Se o OE para 2025 não for aprovado nos moldes em que foi apresentado, o que espera a economia francesa? Andreas Eisl diz que, para já, não se antecipa uma crise de sustentabilidade da dívida, pelo menos a curto prazo – mas apenas “se este ou qualquer outro Governo subsequente implementar medidas orçamentais que ajudem a reduzir o défice primário comparativamente elevado”.

O economista aponta para o diferencial entre as taxas de juro das obrigações francesas e alemãs que aumentaram nos últimos meses, mas lembra que as taxas de juro da dívida francesa mantiveram-se estáveis em termos nominais, muito graças às reduções das taxas de juro decididas pelo Banco Central Europeu (BCE), que ajudaram a contrariar a evolução negativa.

“Se o atual Governo cair, e com ele os atuais planos orçamentais, muito dependerá do Orçamento que qualquer futuro Governo tenha a propor e a tentar implementar. A proposta de um Orçamento totalmente diferente poderá ser recebida nos mercados financeiros com uma reação semelhante à que teve lugar em 2022 face aos planos de miniorçamento do Governo de Liz Truss” no Reino Unido.

Liz Truss foi primeira-ministra do Reino Unido durante apenas 45 dias e viu o seu frágil executivo colapsar em circunstâncias semelhantes à do atual Governo francês Foto: AP

Embora o especialista em políticas económicas antecipe que a dívida pública francesa vá manter-se sustentável para já, sempre sob a condição de as taxas de juro das obrigações não aumentarem demasiado em termos nominais, uma forma de amainar as ondas de choque provocadas nos mercados no curto prazo seria ter uma “reação política em termos de consolidação orçamental” e “planos credíveis de redução do défice” para garantir que esses aumentos não têm lugar.

Já no longo prazo, e questionado sobre alternativas exequíveis aos grandes cortes na despesa que o atual Governo quer implementar, Andreas Eisl destaca que “um elemento fundamental para a sustentabilidade das finanças públicas é um crescimento económico robusto”, o que implica que a economia francesa melhore o seu potencial de crescimento.

“Este objetivo, no entanto, só pode ser alcançado de forma credível numa perspetiva de médio prazo e, dado que a economia francesa é muito orientada para o consumo e depende em parte das despesas do Estado, é importante não proceder a uma consolidação demasiado drástica, uma vez que isso prejudicaria as perspetivas de crescimento e, em última análise, também a sustentabilidade da dívida”, adianta o analista do Jacques Delors.

Voltamos à esfera política e ao que aguarda França nas próximas semanas face à ameaça de colapso governamental. “É uma escolha política pôr mais ênfase nos cortes de despesa ou no aumento de impostos, mas como a quota do Estado francês já é uma das mais elevadas do mundo, há limites para consolidar exclusivamente do lado da receita por via do OE. Para que a consolidação orçamental funcione, será fundamental cortar na despesa e aumentar os impostos de uma forma que minimize o impacto negativo no crescimento económico.”

Mesmo que Barnier consiga encontrar uma forma de aprovar o atual Orçamento na forma de "penso rápido", referia há alguns dias a revista Spectator, “subsiste um problema maior” – o facto de a despesa excessiva do Estado francês ser estrutural.
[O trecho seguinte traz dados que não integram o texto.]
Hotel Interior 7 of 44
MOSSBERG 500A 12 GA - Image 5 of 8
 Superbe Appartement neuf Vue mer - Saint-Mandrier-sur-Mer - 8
Começar a reduzir o défice grego há mais de uma década foi possível, apesar de ter implicado uma contração de 30% do PIB. Mas França “é demasiado grande para ser salva”, aponta a publicação britânica.

“Ninguém queria resgatar a Grécia, mas fazê-lo, pelo menos, era relativamente acessível. França tem mais de dez vezes o tamanho da Grécia – e mesmo que quisesse, nem sequer a Alemanha se poderia dar ao luxo de a socorrer. França arrisca-se a tornar-se um teste bem mais sério à Zona Euro do que a Grécia algum dia foi. [E] a crise em Paris está só a começar.”